3.1.3 Interaction points

The SIM presented in Eq. (21) is very informative regarding the system’s slow dynamics since it can characterize the mutual effect of each modal vibration of the primary system on the NES. However, it is quite complex to visualize it because it exists in a 2n-dimensional space. In most studies about the SIM of NES, the SIM is limited to a single mode, which reduces it to a curve in a two-dimensional space. Indeed, this representation constitutes a good starting point for studying the effect of other modes on the one under study. With this purpose, in [29], the so-called interaction points were defined. Their meaning and implications are explained below.

Let us consider that only one mode of the primary system, \(a_h\), is activated. In this case, only \(b_h\ne 0\), while \(b_j=0\) for any \(j\ne h\). The SIM is then reduced to a line in the two-dimensional space \(a_h,b_h\). If any of the other modes \(a_j\) is activated (\(a_j\ne 0\), but small), then the SIM in the \(a_h,b_h\) will be affected, but only in a specific region around a point called interaction point \(b_h\)-\(b_j\).

The interaction point \(b_h\)-\(b_j\) can be found by considering the \(j^{\text {th}}\) equation of (21), and assuming that \(b_h\gg b_i\) for \(i\ne h\) (therefore including \(i=j\)). For illustration, we consider the example of a hardening and a softening stiffness, both locally approximated by a third-order polynomial (see Eq. (17)), such that \(G_h=\omega _{\text {a}}^2+\gamma _3\left( 3b_h^2+6b_j^2\right) /4\), with \(\omega _{\text {a}} = \sqrt{k_{\text {a1}}/\varepsilon }\), where \(\gamma _3>0\) for a hardening stiffness and \(\gamma _3<0\) for a softening stiffness.

This assumption reduces the \(j{\text {th}}\) equation of (21) to

$$\begin{aligned} b_j^2=\frac{u_{lj}^2\omega _j^4a_j^2}{\left( \omega _j^2-\omega _{\text {a}}^2-\gamma _{3}\frac{3}{2}b_h^2\right) ^2+4\zeta _{\text {a}}^2\omega _1^2\omega _j^2}. \end{aligned}$$

(25)

**REQUIRED WORK**
[a] According to the passage on interaction points, what is the SIM limited to in most studies about the SIM of NES?
[b] Copy out everything from "The interaction point" down to "a softening stiffness." in the passage on interaction points.

**RECORDED DATA**

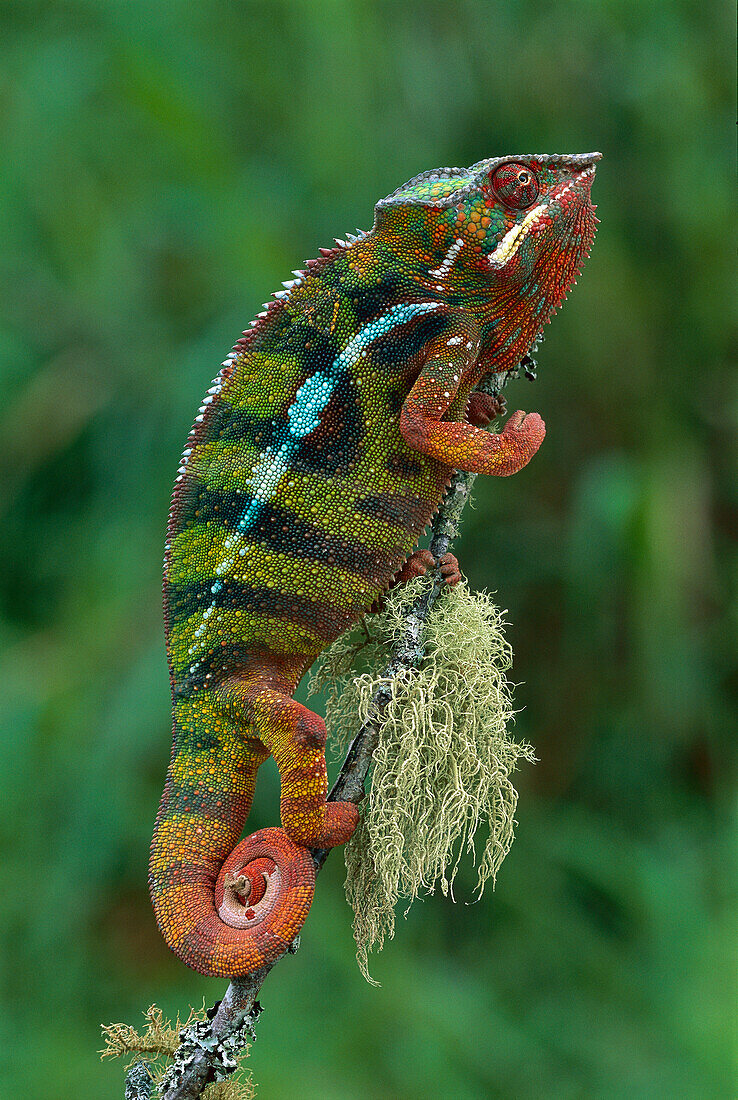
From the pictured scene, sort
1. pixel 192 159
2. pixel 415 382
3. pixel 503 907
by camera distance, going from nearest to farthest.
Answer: pixel 415 382, pixel 192 159, pixel 503 907

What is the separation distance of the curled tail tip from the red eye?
3.24ft

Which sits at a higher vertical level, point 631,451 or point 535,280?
point 631,451

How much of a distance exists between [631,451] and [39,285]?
4.87 ft

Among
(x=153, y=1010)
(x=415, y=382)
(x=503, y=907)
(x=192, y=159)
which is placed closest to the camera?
(x=153, y=1010)

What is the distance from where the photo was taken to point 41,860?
230 cm

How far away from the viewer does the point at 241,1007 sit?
1.28 metres

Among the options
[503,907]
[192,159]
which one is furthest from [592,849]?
[192,159]

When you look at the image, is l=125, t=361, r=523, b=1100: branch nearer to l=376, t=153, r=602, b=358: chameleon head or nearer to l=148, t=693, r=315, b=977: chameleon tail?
l=148, t=693, r=315, b=977: chameleon tail

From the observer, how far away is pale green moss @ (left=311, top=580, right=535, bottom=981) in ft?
4.55

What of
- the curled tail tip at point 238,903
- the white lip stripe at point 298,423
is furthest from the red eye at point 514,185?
the curled tail tip at point 238,903

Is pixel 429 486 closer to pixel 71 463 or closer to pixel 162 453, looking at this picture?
pixel 162 453

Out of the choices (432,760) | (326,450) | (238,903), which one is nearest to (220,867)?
(238,903)

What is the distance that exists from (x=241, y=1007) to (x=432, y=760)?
42 centimetres

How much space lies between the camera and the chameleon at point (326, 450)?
1.47 meters
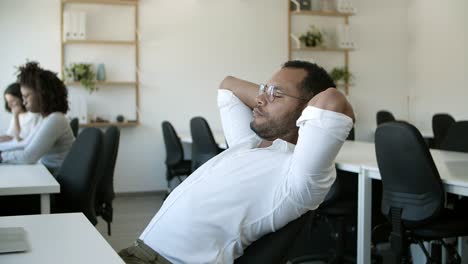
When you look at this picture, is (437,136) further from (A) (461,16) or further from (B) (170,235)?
(B) (170,235)

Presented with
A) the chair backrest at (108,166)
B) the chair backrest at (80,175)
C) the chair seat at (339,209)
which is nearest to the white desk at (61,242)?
the chair backrest at (80,175)

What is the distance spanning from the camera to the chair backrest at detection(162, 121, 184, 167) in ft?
18.8

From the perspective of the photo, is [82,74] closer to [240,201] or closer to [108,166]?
[108,166]

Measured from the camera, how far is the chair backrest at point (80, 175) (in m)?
2.61

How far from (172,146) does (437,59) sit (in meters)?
3.37

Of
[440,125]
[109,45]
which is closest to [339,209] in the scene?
[440,125]

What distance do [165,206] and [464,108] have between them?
18.3 ft

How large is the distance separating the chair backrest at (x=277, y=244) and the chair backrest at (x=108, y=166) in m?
1.58

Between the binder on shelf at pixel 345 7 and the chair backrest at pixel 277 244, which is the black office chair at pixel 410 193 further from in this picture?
the binder on shelf at pixel 345 7

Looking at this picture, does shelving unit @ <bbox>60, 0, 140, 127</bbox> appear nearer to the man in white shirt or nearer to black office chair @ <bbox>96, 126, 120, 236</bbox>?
black office chair @ <bbox>96, 126, 120, 236</bbox>

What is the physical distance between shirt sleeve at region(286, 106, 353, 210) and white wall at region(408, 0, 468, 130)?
18.0 ft

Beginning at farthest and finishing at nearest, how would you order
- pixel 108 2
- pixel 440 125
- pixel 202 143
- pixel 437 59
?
pixel 437 59 < pixel 108 2 < pixel 440 125 < pixel 202 143

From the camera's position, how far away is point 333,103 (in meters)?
1.35

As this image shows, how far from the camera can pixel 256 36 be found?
684 centimetres
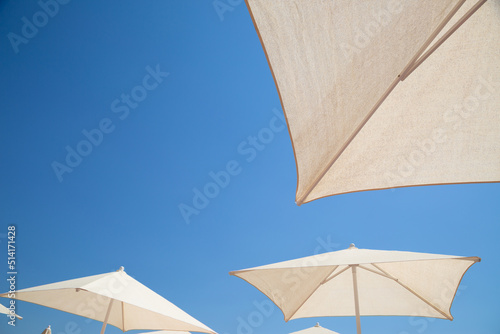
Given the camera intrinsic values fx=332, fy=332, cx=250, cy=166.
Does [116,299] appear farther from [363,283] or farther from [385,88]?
[385,88]

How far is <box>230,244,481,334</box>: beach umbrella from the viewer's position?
3709mm

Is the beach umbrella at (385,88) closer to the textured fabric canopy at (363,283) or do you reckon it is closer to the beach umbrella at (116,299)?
the textured fabric canopy at (363,283)

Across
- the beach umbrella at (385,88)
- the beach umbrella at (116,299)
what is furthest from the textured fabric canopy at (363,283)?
the beach umbrella at (116,299)

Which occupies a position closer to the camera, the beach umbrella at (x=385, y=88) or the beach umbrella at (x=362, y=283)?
the beach umbrella at (x=385, y=88)

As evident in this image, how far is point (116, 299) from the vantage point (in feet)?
14.6

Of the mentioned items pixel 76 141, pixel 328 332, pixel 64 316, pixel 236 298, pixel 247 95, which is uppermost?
pixel 247 95

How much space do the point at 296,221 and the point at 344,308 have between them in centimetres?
1112

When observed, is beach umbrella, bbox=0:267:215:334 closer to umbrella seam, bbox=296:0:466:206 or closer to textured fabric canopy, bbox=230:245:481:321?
textured fabric canopy, bbox=230:245:481:321

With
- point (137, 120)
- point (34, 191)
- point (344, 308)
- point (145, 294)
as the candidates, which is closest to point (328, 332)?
point (344, 308)

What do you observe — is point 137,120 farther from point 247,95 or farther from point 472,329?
point 472,329

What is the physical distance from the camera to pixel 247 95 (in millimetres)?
12867

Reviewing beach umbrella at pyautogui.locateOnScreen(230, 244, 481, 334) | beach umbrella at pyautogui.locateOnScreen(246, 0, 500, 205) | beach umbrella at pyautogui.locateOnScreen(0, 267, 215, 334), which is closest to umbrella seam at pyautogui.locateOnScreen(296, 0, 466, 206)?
beach umbrella at pyautogui.locateOnScreen(246, 0, 500, 205)

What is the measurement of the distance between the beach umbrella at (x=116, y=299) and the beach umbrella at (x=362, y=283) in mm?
1171

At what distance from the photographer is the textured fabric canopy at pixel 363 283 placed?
3.70 meters
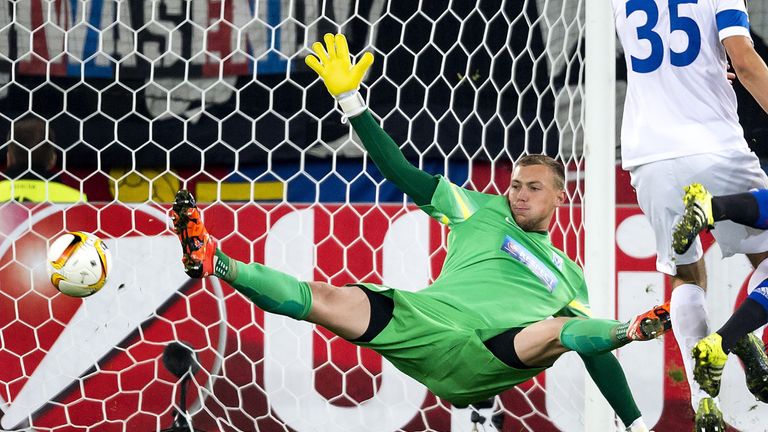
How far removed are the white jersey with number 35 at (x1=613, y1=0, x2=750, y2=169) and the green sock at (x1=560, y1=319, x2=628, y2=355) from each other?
16.9 inches

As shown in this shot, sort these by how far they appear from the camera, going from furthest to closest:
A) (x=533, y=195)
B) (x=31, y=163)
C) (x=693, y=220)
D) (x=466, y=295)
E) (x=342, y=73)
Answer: (x=31, y=163) < (x=533, y=195) < (x=466, y=295) < (x=342, y=73) < (x=693, y=220)

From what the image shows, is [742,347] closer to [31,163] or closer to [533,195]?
[533,195]

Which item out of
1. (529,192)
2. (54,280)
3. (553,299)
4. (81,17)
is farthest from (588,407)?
(81,17)

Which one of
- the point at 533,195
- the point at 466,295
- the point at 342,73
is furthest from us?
the point at 533,195

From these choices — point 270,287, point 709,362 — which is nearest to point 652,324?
point 709,362

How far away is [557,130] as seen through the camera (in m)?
4.04

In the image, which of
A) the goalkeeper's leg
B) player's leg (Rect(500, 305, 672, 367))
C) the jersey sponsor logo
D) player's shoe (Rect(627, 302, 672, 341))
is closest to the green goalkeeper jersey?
the jersey sponsor logo

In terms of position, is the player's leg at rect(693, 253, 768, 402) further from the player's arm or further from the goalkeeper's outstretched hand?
the goalkeeper's outstretched hand

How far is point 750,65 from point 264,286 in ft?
4.32

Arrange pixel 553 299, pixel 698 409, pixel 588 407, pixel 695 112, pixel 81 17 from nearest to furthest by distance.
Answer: pixel 698 409 < pixel 695 112 < pixel 553 299 < pixel 588 407 < pixel 81 17

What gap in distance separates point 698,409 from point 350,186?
1.62 meters

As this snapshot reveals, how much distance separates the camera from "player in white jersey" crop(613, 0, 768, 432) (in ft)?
9.43

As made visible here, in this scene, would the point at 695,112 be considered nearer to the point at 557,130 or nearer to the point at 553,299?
the point at 553,299

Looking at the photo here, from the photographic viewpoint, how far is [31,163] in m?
3.86
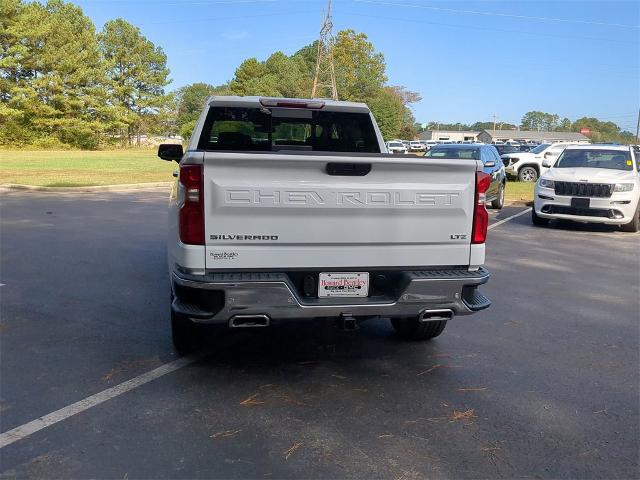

**FINAL RESULTS**
[a] A single mode, which reduces it to a curve in a two-dimensional space.

[b]
The interaction point \(b_h\)-\(b_j\) can be found by considering the \(j^{\text {th}}\) equation of (21), and assuming that \(b_h\gg b_i\) for \(i\ne h\) (therefore including \(i=j\)). For illustration, we consider the example of a hardening and a softening stiffness, both locally approximated by a third-order polynomial (see Eq. (17)), such that \(G_h=\omega _{\text {a}}^2+\gamma _3\left( 3b_h^2+6b_j^2\right) /4\), with \(\omega _{\text {a}} = \sqrt{k_{\text {a1}}/\varepsilon }\), where \(\gamma _3>0\) for a hardening stiffness and \(\gamma _3<0\) for a softening stiffness.